> [DOCUMENT SECTION]

________________________________________

Hmm. How many dossers in squats go on to have multi-million selling albums then? 50%? 10%? 1%? Or one in 1000?

Boy George's dad may have been wrong, but how many parents have been right in similar circumstances?

chris

I though it was obvious that I was using that as a concrete illustration of a more general principle - that youngsters who appear to be drifting are very often just finding out what they want to do. For example, my mum wasn't happy about me doing a masters degree, although it proved to be the route to a high-paying job.

Luis Enrique

That's true Chris, but isn't Jim right to ask what happens on average? In geek speak: the relationship between motivation, ignorance and outcomes is going to have a lot of variance and it does look a bit like you're telling a story that describes one part of the distribution.

Metatone

@Luis - but if you're going to be informationally complete then you need to factor in the costs of failure. Once that is done, the case for high motivation policies in banking (as an example) is clearly exploded.

________________________________________

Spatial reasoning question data
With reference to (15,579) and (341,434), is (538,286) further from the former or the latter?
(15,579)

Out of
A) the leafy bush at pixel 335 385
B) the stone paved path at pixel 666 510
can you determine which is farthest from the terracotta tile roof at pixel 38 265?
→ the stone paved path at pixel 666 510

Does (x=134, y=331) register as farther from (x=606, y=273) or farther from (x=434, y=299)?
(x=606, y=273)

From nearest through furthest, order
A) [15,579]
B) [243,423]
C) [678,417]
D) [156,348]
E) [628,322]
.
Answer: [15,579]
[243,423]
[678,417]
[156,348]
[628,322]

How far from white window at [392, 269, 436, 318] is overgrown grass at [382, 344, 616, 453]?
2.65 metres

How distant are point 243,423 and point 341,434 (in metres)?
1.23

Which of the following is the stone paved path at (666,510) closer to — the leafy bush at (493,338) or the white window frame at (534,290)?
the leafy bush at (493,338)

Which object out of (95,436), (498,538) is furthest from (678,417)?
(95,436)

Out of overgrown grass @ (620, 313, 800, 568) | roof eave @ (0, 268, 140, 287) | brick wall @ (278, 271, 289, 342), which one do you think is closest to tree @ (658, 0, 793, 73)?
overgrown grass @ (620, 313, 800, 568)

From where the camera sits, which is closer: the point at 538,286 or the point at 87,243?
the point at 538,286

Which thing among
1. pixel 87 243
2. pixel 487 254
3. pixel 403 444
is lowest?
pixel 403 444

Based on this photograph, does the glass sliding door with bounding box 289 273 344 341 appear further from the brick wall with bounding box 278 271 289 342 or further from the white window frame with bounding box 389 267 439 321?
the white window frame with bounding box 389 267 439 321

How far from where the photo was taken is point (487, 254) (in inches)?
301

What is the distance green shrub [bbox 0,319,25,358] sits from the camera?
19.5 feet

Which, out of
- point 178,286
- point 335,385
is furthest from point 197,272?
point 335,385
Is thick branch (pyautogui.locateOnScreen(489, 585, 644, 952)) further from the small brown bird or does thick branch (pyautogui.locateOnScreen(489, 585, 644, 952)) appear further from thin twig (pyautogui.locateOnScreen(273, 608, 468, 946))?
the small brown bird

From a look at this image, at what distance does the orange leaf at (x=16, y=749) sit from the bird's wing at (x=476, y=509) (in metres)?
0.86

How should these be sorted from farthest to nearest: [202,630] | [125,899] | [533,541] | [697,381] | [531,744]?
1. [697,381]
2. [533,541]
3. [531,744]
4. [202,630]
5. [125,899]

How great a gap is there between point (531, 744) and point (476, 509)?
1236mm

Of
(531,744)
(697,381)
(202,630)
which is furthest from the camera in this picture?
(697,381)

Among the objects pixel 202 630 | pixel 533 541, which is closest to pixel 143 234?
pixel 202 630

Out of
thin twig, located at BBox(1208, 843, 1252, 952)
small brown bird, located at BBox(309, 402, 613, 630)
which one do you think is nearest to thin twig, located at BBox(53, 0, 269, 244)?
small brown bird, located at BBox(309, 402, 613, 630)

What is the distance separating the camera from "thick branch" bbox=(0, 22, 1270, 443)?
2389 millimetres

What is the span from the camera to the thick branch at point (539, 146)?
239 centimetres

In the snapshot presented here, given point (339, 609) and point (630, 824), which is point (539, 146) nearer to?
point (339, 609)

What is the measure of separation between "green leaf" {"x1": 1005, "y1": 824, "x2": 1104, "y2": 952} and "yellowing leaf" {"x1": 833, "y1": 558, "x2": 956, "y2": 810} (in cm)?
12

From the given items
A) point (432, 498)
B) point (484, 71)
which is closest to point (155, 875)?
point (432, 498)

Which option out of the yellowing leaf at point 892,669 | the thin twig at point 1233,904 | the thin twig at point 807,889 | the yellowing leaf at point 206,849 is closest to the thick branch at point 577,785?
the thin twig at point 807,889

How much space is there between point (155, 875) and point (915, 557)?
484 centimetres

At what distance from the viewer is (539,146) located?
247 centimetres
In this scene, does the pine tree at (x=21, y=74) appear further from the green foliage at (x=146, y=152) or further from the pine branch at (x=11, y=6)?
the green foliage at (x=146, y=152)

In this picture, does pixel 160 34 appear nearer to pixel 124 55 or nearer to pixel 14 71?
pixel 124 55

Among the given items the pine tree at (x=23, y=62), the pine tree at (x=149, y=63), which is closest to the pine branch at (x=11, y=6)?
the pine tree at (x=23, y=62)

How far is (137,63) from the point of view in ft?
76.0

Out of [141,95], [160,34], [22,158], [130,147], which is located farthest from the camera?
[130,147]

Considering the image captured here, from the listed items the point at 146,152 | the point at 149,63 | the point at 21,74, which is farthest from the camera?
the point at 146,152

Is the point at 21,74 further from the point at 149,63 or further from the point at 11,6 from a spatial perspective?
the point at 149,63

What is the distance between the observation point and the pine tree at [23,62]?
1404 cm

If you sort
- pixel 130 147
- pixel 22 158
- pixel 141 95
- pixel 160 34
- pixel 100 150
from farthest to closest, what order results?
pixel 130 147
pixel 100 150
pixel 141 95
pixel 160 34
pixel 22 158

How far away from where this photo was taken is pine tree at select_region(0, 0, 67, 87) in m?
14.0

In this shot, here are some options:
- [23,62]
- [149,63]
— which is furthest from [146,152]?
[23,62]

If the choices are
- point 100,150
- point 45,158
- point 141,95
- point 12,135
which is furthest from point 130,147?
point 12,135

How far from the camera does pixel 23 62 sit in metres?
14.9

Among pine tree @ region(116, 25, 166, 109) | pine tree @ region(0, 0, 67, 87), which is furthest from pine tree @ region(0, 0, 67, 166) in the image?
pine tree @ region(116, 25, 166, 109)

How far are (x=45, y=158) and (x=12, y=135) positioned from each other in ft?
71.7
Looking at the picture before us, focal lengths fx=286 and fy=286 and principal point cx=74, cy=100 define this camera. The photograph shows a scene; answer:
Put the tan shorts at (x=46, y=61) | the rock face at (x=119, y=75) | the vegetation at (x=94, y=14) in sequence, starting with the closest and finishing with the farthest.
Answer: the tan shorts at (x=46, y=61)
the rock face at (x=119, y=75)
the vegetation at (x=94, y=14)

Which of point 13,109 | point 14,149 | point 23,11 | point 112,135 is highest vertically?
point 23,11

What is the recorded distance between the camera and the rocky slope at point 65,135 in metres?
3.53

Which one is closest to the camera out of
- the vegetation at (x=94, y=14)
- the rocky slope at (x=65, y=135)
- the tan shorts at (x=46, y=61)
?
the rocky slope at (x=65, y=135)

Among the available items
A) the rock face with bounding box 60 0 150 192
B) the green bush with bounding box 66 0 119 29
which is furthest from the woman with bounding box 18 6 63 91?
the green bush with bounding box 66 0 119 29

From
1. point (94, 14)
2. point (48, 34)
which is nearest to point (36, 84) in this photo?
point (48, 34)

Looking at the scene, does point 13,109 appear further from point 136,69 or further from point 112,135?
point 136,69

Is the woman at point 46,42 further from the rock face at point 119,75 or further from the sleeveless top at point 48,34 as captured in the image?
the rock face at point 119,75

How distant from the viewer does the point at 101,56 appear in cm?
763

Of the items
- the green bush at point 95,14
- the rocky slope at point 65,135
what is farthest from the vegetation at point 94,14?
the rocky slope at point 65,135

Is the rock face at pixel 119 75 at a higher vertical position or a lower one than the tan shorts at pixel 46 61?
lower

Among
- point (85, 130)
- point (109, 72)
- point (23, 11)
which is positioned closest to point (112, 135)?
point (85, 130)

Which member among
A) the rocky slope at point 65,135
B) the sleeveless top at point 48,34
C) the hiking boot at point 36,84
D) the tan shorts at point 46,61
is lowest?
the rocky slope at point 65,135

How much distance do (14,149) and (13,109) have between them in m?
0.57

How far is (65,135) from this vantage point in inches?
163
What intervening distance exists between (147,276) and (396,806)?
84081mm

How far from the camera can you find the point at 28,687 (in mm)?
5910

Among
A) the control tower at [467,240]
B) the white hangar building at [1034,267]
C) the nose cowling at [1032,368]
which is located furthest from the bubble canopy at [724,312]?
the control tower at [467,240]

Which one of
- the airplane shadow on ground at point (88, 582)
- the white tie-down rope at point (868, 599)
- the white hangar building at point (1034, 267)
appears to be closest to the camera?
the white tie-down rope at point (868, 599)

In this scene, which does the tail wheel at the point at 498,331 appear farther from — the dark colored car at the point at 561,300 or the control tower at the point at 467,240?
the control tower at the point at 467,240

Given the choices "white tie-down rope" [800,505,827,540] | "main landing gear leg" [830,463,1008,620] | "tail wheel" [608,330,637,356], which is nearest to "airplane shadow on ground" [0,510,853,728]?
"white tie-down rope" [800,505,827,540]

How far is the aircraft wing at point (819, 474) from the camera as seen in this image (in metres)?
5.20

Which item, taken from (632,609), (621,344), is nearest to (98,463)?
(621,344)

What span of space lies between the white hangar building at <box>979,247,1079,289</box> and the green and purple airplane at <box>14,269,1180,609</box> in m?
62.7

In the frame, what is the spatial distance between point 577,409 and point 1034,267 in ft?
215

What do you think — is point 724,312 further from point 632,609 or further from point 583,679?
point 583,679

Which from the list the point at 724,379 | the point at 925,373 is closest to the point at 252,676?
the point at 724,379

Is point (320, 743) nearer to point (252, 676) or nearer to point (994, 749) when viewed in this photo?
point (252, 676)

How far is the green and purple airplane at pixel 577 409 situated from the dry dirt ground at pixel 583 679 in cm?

________________________________________

> [TO DO]
1. Using the comment thread about youngsters who seem to be drifting, decide whether each statement is true: (a) a commenter's mother approved of the commenter doing a masters degree; (b) the thread asserts that Boy George's dad was right; (c) one comment holds that the costs of failure must be taken into account. Answer yes or no for each, quoting the words that settle it.
2. Extend the comment thread about youngsters who seem to be drifting, starting after its final comment.
Nothing in the listing is needed here.

> [ANSWERS BY TASK]
1.
(a) No: "my mum wasn't happy about me doing a masters degree"
(b) No: "Boy George's dad may have been wrong"
(c) Yes: "you need to factor in the costs of failure"

2.
Fred Kapoor

"...many of our most important goals are best achieved obliquely rather than directly..." Honestly, I don't think this is always the case. It is true though, that sometimes, while we are completely focused on a single goal, we make a lot of mistakes due to anxiety and due to the other aspects, that are being neglected when we are focused on a single aspect. However, when it comes to business both focus and motivation are the key to achieve goals. Otherwise, we are talking about luck, and that is another subject.
Thanks for sharing this worth reading post.